A cultural approach to First Nations tenancy and housing

Here in Noongar boodja (country), most social housing is provided by the Department of Communities (DoC). The social housing waitlist is huge (it’d take about 1,300 years to house everyone) and Aborginal people face twice as long a wait on the priority list.

They’re also more likely to be evicted than non-Aboriginal tenants, and it’s believed over half of evictions are Aboriginal people.

People on the housing waitlist can find themselves being forced to choose between culture and housing; some cultural factors are:

  • Connection to a specific area of land (which can be positive, i.e. traditional ownership, family connection, or negative i.e. certain families claiming ownership to certain suburbs)
  • Houses where there’s been a death, or a family has lived there who’re feuding with their family
  • A belief that bad spirits remain in certain homes, meaning that certain families cannot live there
  • Not being able to respond to DoC on a housing offer within the mandated 3-day response period.

This last point is particularly important: it’s not always easy to contact people within that mandated timeframe, especially when they’re transient. Maybe they’re not contactable via phone; maybe they’ve gone back to country; or they’re doing “sorry business” (mourning rites). Even if they know of the offer, they may need time to consider cultural factors. In contrast, we activate our connections on the “Noongar Grapevine” of family ties to find people who may be aware of that person’s whereabouts and let them know of the offer.
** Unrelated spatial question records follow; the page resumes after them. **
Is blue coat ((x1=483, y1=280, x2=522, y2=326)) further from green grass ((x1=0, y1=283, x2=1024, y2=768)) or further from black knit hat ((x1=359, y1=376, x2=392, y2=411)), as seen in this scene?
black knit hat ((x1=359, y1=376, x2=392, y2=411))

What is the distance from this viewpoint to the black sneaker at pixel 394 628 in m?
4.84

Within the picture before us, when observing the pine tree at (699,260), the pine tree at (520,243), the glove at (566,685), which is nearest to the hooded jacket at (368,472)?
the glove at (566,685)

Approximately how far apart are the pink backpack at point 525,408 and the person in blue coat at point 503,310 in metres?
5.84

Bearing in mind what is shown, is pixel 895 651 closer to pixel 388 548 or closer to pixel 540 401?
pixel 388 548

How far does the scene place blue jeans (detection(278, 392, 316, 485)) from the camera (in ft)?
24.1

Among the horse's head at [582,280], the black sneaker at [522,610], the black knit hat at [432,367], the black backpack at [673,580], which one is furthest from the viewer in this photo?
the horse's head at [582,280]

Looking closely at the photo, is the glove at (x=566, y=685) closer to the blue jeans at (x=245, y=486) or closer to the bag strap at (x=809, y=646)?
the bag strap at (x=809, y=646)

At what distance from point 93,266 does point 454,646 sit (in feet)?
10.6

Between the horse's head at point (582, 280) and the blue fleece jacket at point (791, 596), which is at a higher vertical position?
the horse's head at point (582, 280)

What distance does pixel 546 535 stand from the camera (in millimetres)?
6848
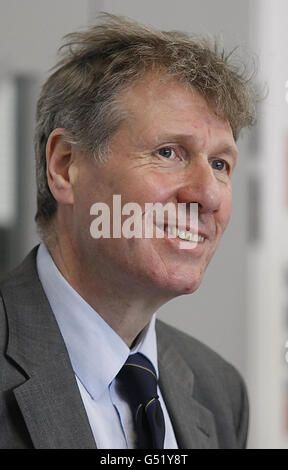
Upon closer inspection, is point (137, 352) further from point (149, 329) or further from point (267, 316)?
point (267, 316)

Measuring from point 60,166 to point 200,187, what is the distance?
16 cm

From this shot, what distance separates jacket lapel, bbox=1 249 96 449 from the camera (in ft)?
1.99

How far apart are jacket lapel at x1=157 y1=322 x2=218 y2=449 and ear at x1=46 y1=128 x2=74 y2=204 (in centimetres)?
24

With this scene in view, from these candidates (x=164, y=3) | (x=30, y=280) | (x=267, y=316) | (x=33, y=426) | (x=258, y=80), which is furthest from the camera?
(x=267, y=316)

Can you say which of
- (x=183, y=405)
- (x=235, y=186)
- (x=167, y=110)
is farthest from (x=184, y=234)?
(x=235, y=186)

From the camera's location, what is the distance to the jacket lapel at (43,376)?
605 millimetres

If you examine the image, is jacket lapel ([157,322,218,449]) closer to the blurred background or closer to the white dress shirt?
the white dress shirt

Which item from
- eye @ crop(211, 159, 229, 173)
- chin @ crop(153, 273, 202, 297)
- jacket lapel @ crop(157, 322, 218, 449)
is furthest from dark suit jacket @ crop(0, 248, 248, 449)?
eye @ crop(211, 159, 229, 173)

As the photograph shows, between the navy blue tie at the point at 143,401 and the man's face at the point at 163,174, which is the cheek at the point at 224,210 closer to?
the man's face at the point at 163,174

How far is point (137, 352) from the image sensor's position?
0.72m
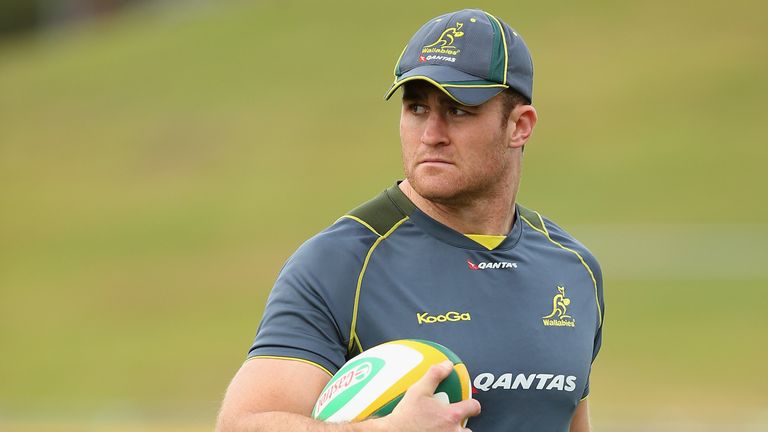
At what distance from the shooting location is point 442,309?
453 centimetres

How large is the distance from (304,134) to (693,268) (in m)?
16.4

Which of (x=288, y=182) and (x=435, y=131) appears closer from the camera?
(x=435, y=131)

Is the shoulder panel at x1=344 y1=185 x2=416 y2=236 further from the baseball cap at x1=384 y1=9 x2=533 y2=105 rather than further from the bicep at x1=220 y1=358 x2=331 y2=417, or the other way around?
the bicep at x1=220 y1=358 x2=331 y2=417

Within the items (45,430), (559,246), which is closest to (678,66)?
(45,430)

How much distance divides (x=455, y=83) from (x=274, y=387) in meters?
1.15

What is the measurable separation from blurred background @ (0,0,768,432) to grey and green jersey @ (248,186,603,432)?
37.3ft

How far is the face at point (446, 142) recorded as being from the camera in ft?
15.0

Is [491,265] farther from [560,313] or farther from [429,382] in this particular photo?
[429,382]

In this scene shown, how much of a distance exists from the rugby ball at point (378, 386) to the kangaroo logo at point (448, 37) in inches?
42.6

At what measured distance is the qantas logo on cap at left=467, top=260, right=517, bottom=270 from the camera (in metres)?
4.70

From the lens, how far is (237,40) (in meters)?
53.2

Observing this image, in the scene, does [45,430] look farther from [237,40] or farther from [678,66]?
[237,40]

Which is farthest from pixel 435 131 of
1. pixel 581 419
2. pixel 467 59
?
pixel 581 419

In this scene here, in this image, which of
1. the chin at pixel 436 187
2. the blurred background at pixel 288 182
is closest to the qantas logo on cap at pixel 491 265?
the chin at pixel 436 187
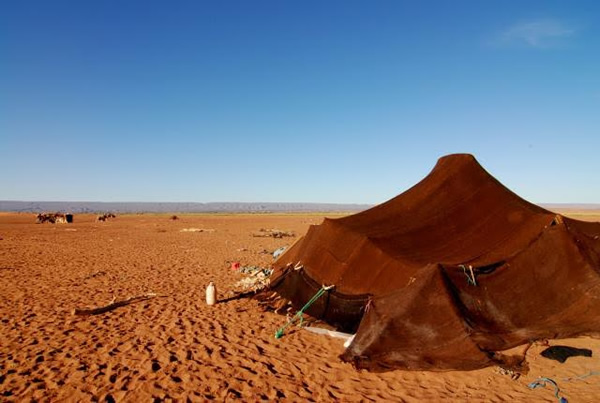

Because of factors like these, an Aboriginal person can find themselves in internal conflict, and may refuse an offer of housing. DoC won’t consider this a reasonable reason to refuse, and so they may find themselves dropped down to the bottom of (or even off of) the waitlist.

Here at Noongar Mia Mia, we recognise the immense value of culture to the wellbeing of our mob, and we consider these reasons for refusal to be valid. As an ACCO, we understand and respect cultural practices, and where these cultural reasons for refusing housing occur, we will continue our work in finding culturally-appropriate housing for that waitlisted person.

So, what does culturally-appropriate housing look like? Housing in Australia is based on dominant cultural ideas about what a household looks like, and that’s often just a nuclear family with 1.8 kids. Houses with more than 4 rooms are hard to come by. On the other hand, it’s not uncommon for Aboriginal families to house 4-5 generations under one roof; not just because kinship makes us stronger, but also because we’re obligated to let kin stay, especially when they’re in crisis. And so many of us are. But much as 3 kids to a room was wholesome on the Brady Bunch, real-life overcrowding comes with a plethora of negative outcomes.

We need homes that are large enough; we need homes that are near our family members; we need to live places where our kids can learn culture from their grandparents; we need to live in the places that we call home; we need to be able to offer a roof over the head when a loved one desperately needs it. We need our homes to be affordable, stable and safe.

Private market housing

Well, Perth is in the midst of a housing emergency, with housing support services receiving thousands of calls per month; you can read more about this in the Open Letter to the Premier released by the CEOs of the Housing Emergency Response Group. Desperate families are losing their homes, not only because of unaffordable rent increases, but also because of landlords offloading their investments in a red-hot property market.

The long-and-short: we’re already left out in the cold by the job market, so on average our rent price ceiling is lower; even where we can afford rent price hikes, many landlords are biased against Aboriginal people, and when they receive dozens of applications on their rental property, they’ll likely to choose anybody but us. So even families with both parents in fulltime work end up going from home open to home open, wasting time and getting nowhere.

A recent UWA report Aboriginal Experiences of Housing First found it took twice as long for an Aboriginal person to be housed after being priority-listed. Between labour market discrimination, rental market discrimination, and cultural factors that can make some housing inappropriate, just getting a roof over your head is a serious problem; the same problem our parents faced. We can’t afford to wait another half-century for something to change. Housing insecurity and homelessness are complex problems, but what we know for sure is that it all starts with a house. Because without a home, everything else falls apart.